Responding to questions from Position, CASA stated that the introduction of the excluded category was a response to the rapid increases in RPA technology, and an effort to remove red tape for a category of drone owners that is sees as relatively low risk.
‘With the rapid advances in RPA technology, RPA have become more readily available and easier to use. CASA recognised that the operation of RPA below two kilograms and within defined operating parameters posed limited risks. Accordingly, to reduce red tape for these low-risk operations, CASA introduced the excluded RPA category and the standard operating conditions under which operators of excluded RPA must operate,’ a spokesperson said.
Fork in the road
What these divergent categories do is present a dilemma to those looking to conduct unmanned aerial work. Capabilities are ever-improving, and the release of DJI’s Phantom 4 RTK has seen real centimetre-level positioning in a sub-two kilogram aircraft aimed at professional mapping, scanning and surveying operations.
The de-regulated space of the excluded category offers a tantalising prospect in terms of a lower initial outlay and investment — buy a Phantom or Mavic off the shelf and start flying, no need to train staff or integrate a new set of procedures into your organisation. Procedural requirements are more relaxed too — CASA may conduct ad-hoc surveillance of excluded operators, but they are not subject to the same periodic reviews and audits of ReOC holders and licensed RPAS pilots.
Excluded operators carry their own risk, which is no doubt an appealing idea to many businesses looking to offer unmanned services, or reap the cost benefits of replacing heavy-duty manned process with semi-automated, less hazardous drone inspections: a case to senior management to support a decision is strengthened by a lower initial outlay.
In May 2018, CASA’s Review of aviation safety regulation of RPAS report noted that the authority supports mandatory registration for drones over 250 grams, and a simplified online course be developed for recreational and excluded operators on safe operation, with a quiz and minimum pass mark.

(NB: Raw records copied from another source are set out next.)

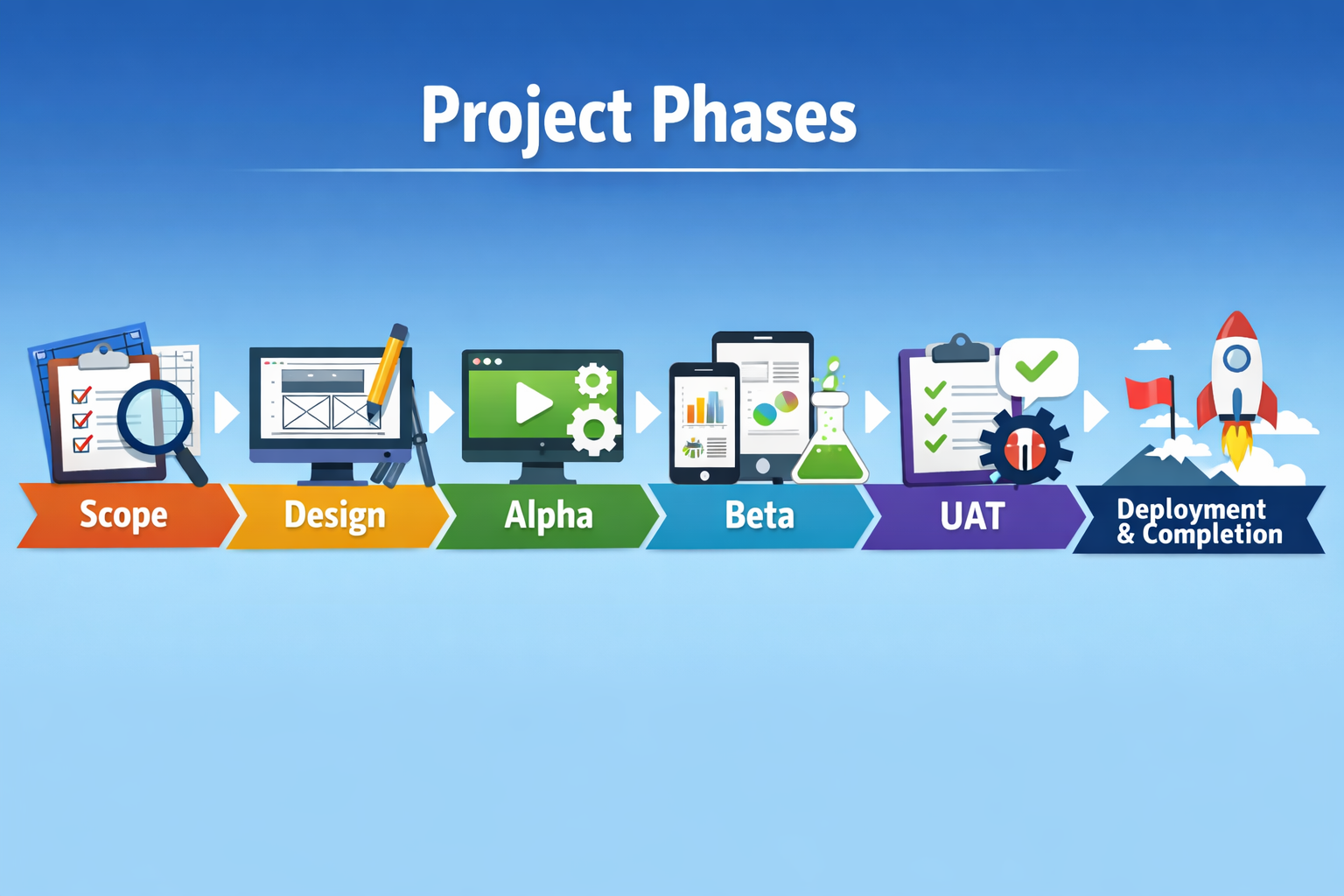 Project Phases

Scope

Design

Alpha

Beta

UAT

Deployment & Completion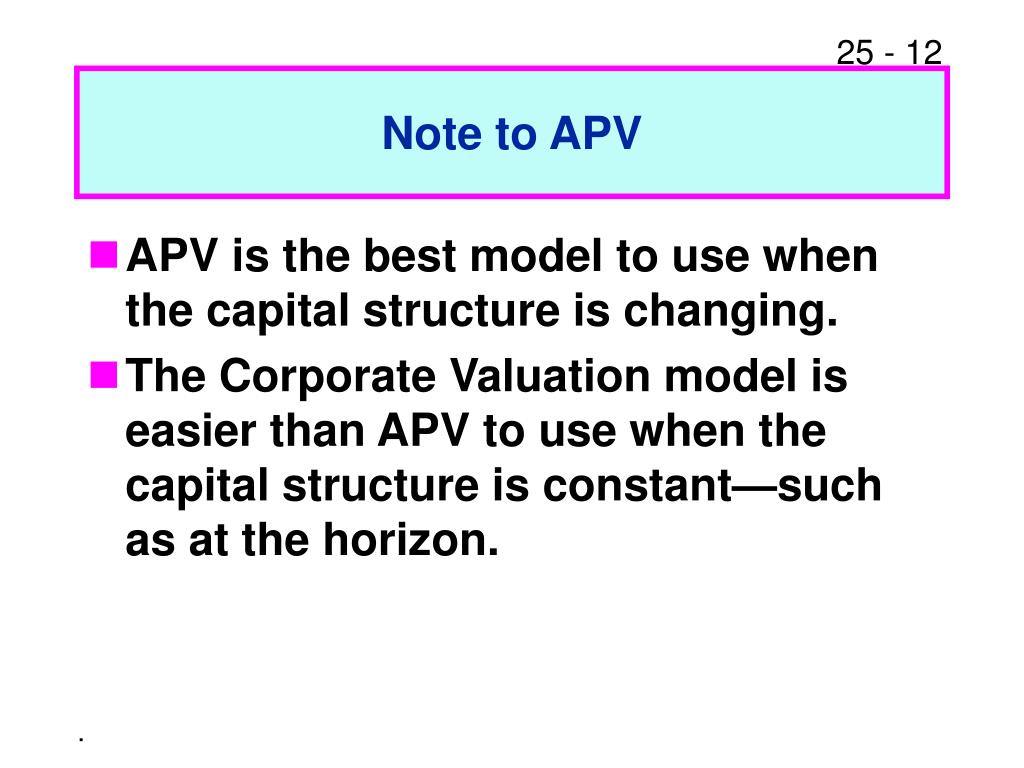 25 - 12

Note to APV

APV is the best model to use when the capital structure is changing.

The Corporate Valuation model is easier than APV to use when the capital structure is constant—such as at the horizon.

.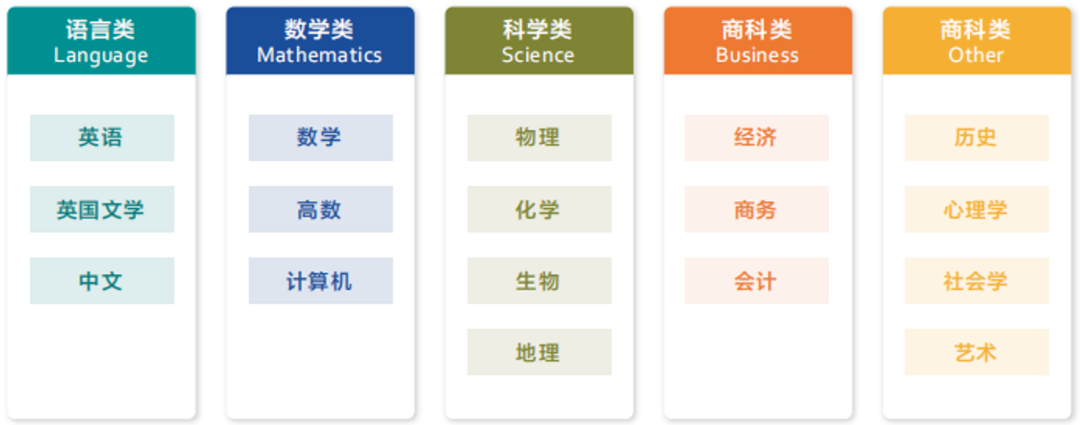 语言类
Language

英语

英国文学

中文

数学类
Mathematics

数学

高数

计算机

科学类
Science

物理

化学

生物

地理

商科类
Business

经济

商务

会计

商科类
Other

历史

心理学

社会学

艺术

Manning’s view on this echoes my own experience of undertaking the RePL licensing course — for individuals without a background in aviation, the new awareness of the legal and operational environment you are entering in is invaluable, and the risks to life and property of ignorant RPA operation numerous and very real. Businesses considering the trade-off may do well to think through the consequences that an incident involving bodily harm to bystanders, conflict with manned aviation or significant damage to property might to their brand and client base. Whilst CASA hold individuals operating in the excluded category responsible for their actions, police and the judiciary may take a different view in the event of a dispute of responsibility for an operation, a scenario currently without precedent in Australian courts. Fundamentally, an unlicensed operator flying a drone without the knowledge and flight training of the RePL course is a far, far riskier proposition than a licensed pilot. Firms with licensed pilots can grant themselves a level of autonomy and flexibility not available to those flying excluded by attaining their RPA operator’s certificate.
“I do not agree with the excluded category at all. So I would advise anybody do not take that route and go get your people properly trained properly insured,” Manning said.
“Then you can rest comfortably that they are going to do things professionally, not break any rules that you have minimised those risks to the public as best you can.”